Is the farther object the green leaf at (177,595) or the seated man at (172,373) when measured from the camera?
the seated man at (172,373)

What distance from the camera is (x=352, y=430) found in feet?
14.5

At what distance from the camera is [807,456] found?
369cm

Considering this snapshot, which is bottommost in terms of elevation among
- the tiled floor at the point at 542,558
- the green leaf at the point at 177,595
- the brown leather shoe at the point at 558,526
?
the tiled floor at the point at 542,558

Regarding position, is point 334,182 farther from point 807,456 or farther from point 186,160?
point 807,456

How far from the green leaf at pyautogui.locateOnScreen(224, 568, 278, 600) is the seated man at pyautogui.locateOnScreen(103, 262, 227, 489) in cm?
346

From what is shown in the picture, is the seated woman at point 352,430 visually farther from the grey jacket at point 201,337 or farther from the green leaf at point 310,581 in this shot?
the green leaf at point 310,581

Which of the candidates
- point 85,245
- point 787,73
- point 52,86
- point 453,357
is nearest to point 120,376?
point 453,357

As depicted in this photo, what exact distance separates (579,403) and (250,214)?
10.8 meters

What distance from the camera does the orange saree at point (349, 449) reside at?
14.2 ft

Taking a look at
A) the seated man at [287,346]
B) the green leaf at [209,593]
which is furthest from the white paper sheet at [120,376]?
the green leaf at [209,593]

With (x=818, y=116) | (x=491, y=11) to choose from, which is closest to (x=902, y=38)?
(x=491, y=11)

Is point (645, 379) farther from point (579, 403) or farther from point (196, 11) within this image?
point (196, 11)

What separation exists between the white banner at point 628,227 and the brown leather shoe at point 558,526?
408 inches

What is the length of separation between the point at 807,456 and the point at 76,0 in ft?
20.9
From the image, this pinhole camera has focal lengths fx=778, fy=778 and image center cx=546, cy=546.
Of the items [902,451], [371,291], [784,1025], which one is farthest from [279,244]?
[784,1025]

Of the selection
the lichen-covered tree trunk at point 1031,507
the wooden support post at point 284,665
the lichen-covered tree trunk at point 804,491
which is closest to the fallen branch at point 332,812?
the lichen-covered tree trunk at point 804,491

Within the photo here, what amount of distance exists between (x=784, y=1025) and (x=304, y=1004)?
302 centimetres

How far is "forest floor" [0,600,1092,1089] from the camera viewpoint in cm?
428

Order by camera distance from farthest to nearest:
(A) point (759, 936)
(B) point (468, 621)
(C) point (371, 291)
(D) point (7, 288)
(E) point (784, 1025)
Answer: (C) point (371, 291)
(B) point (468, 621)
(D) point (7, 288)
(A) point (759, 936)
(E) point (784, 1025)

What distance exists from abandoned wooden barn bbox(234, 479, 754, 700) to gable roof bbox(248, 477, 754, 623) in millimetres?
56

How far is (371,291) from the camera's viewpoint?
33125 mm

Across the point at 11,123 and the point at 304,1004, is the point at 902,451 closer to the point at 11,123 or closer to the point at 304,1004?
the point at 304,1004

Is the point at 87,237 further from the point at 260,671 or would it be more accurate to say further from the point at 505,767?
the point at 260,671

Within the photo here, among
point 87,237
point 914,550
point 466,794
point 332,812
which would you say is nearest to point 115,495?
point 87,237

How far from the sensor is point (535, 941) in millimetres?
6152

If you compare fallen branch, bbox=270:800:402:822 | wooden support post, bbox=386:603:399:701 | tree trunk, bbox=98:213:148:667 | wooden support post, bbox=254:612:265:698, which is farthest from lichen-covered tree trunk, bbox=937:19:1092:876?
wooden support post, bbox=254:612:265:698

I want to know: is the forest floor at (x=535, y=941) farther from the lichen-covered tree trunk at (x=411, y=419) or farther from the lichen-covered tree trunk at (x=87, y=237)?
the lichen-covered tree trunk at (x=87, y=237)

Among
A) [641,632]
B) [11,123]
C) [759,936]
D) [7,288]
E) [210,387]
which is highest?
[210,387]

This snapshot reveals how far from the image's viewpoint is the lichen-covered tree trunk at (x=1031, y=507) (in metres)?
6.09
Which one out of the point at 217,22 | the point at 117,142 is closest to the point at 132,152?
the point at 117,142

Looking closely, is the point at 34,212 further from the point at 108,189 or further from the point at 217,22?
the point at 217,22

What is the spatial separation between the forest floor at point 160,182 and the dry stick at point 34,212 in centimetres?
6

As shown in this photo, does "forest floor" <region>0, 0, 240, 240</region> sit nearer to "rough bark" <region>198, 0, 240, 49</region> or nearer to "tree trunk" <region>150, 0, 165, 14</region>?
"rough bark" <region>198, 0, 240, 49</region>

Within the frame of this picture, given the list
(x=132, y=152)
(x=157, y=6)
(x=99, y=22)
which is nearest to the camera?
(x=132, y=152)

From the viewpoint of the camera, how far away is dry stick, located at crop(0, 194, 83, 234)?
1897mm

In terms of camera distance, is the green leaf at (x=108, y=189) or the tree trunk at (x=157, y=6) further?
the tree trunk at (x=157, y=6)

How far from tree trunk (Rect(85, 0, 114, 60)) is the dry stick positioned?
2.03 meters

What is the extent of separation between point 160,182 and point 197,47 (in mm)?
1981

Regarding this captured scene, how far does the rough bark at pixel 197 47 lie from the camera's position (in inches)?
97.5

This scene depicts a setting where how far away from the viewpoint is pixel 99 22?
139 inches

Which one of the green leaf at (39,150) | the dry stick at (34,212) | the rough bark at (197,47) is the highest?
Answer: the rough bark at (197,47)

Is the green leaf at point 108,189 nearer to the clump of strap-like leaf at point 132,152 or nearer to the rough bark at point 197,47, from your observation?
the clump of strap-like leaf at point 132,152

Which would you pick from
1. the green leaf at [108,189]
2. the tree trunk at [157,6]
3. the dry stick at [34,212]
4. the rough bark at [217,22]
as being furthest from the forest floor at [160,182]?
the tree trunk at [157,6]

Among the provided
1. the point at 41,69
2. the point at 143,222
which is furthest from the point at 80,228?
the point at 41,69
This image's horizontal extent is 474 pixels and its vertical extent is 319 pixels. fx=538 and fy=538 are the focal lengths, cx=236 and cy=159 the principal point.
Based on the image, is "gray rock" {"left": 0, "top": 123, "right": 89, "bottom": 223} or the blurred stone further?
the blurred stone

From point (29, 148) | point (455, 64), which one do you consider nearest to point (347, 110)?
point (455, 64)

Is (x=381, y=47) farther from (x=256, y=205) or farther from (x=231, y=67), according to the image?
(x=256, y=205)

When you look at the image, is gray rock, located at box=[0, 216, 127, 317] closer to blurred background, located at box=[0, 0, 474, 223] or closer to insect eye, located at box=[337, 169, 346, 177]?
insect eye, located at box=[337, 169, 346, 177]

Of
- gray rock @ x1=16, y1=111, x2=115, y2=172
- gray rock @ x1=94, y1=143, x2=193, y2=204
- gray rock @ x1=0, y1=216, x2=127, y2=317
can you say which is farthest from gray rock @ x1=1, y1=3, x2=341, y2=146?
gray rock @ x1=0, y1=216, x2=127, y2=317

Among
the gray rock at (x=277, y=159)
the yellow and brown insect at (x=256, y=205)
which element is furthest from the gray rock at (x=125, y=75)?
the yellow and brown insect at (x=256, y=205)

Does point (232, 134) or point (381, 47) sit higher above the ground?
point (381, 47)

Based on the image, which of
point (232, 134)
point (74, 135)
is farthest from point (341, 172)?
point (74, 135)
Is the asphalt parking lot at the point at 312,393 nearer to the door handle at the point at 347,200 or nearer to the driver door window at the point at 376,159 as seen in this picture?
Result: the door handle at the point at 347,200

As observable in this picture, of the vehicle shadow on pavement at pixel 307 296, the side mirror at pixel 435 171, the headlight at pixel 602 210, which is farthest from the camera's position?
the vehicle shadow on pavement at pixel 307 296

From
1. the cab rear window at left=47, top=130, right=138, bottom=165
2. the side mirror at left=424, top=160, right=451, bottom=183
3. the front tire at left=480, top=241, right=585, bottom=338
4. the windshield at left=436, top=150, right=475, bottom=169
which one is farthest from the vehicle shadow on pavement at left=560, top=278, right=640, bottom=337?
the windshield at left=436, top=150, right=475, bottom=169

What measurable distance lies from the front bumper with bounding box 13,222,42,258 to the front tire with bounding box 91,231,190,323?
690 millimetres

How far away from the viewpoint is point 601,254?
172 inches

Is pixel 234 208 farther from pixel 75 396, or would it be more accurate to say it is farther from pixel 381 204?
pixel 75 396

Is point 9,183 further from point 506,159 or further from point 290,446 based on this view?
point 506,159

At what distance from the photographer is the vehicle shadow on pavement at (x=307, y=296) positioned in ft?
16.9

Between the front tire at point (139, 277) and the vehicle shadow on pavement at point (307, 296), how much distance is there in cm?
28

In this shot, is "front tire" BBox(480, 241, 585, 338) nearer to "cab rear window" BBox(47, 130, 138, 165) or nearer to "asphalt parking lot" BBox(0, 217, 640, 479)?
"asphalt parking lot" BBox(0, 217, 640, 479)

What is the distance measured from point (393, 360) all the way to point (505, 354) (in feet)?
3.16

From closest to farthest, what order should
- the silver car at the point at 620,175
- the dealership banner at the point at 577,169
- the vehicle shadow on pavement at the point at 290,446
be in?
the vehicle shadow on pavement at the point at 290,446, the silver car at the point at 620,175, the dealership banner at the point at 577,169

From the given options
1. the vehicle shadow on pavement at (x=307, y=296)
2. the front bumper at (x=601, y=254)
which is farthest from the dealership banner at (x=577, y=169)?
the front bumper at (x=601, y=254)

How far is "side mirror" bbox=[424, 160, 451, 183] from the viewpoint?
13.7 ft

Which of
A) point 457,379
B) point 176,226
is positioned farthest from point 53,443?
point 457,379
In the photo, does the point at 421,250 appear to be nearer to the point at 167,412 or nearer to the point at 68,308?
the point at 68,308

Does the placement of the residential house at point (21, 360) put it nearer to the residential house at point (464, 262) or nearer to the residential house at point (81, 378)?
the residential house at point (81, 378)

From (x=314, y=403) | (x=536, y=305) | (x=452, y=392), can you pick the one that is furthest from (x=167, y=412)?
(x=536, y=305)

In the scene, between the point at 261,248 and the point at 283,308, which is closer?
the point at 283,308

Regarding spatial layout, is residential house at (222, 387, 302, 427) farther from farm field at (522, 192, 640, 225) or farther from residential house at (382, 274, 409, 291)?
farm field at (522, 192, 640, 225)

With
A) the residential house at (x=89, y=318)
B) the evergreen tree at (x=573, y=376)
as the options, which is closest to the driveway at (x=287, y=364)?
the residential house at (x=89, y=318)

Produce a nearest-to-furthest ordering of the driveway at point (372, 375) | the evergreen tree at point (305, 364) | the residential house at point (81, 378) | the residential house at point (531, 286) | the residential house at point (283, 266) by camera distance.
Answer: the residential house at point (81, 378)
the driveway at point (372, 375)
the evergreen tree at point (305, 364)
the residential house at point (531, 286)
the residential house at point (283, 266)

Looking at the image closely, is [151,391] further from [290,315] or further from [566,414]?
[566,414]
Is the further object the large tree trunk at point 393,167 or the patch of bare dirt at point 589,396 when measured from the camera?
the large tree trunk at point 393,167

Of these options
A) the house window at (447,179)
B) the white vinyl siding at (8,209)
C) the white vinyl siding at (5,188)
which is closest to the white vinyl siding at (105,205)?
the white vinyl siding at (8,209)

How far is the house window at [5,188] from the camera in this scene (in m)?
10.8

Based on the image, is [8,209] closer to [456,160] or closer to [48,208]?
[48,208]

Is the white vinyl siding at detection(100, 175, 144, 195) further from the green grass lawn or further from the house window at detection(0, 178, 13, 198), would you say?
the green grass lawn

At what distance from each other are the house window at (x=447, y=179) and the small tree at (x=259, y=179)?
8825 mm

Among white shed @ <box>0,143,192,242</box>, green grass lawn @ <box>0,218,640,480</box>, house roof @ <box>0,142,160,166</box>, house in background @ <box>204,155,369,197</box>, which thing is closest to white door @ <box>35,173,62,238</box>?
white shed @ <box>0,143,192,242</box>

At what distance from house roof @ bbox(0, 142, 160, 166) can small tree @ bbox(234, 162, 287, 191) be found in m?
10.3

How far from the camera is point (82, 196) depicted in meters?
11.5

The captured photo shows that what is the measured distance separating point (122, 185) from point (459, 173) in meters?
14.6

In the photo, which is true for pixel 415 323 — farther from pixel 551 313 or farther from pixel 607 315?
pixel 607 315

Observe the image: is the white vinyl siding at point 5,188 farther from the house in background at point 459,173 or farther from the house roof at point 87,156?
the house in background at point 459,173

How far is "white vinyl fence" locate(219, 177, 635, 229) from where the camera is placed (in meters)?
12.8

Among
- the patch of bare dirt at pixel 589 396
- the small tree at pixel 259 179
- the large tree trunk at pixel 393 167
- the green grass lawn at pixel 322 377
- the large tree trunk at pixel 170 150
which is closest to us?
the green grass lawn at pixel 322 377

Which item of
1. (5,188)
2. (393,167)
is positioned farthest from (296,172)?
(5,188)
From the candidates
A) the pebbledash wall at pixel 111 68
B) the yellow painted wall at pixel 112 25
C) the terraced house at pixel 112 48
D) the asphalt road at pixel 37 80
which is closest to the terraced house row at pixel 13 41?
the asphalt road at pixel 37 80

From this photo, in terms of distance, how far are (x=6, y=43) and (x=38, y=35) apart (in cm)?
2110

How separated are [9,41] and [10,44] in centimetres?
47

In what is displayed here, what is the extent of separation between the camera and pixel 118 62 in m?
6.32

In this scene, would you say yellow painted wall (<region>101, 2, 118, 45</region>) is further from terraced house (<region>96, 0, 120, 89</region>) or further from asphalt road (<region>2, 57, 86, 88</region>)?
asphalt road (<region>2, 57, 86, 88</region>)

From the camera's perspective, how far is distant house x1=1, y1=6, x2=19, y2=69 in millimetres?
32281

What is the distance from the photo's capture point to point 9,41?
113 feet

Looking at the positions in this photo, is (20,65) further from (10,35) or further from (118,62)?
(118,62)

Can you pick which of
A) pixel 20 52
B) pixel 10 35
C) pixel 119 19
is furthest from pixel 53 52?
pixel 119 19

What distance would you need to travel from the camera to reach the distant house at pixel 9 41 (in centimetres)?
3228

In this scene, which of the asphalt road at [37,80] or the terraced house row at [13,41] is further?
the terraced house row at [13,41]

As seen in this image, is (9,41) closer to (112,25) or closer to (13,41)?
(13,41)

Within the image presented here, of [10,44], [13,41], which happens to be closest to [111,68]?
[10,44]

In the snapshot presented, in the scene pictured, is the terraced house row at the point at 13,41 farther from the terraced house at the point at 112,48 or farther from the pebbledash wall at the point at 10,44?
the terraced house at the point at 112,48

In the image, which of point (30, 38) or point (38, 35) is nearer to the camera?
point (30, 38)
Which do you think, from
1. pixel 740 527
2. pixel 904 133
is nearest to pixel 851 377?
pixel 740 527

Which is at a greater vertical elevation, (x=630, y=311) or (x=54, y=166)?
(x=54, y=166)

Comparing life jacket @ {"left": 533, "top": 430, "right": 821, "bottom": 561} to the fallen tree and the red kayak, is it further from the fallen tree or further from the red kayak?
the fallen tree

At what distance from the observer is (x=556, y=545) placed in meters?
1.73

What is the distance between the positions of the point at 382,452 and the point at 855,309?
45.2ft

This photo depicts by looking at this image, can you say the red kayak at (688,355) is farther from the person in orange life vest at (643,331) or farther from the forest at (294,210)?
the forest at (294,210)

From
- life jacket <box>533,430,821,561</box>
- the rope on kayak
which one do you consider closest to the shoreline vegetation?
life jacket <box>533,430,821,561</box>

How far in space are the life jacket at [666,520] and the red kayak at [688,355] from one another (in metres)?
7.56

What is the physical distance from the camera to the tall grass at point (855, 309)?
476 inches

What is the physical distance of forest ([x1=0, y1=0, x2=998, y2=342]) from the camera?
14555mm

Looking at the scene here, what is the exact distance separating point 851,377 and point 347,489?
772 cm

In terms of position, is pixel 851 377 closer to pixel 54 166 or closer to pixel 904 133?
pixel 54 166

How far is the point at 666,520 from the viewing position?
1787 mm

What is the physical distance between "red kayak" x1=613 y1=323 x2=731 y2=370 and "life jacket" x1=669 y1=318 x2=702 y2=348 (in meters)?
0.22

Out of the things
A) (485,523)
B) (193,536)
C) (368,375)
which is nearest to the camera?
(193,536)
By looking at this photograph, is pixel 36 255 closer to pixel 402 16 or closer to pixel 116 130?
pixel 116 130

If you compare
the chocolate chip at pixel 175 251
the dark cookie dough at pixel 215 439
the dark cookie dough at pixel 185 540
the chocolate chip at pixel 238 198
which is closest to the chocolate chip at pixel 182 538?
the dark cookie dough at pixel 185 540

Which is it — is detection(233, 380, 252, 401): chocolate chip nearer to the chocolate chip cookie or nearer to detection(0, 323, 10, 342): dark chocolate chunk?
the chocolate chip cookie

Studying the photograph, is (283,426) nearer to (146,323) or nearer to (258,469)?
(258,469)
^^^^^^^^
▸ Instructions for the task:
Restate the final lines of the listing above word for word, beginning at the line that contains "By looking at this photograph, is".

▸ Answer below:
By looking at this photograph, is pixel 36 255 closer to pixel 402 16 or closer to pixel 116 130?
pixel 116 130

If you compare
the chocolate chip at pixel 175 251
the dark cookie dough at pixel 215 439
the dark cookie dough at pixel 185 540
the chocolate chip at pixel 238 198
which is closest to the chocolate chip at pixel 182 538?
the dark cookie dough at pixel 185 540

Which is it — is detection(233, 380, 252, 401): chocolate chip nearer to the chocolate chip cookie or nearer to detection(0, 323, 10, 342): dark chocolate chunk?
the chocolate chip cookie

Studying the photograph, is (283,426) nearer to (146,323) or nearer to (258,469)?
(258,469)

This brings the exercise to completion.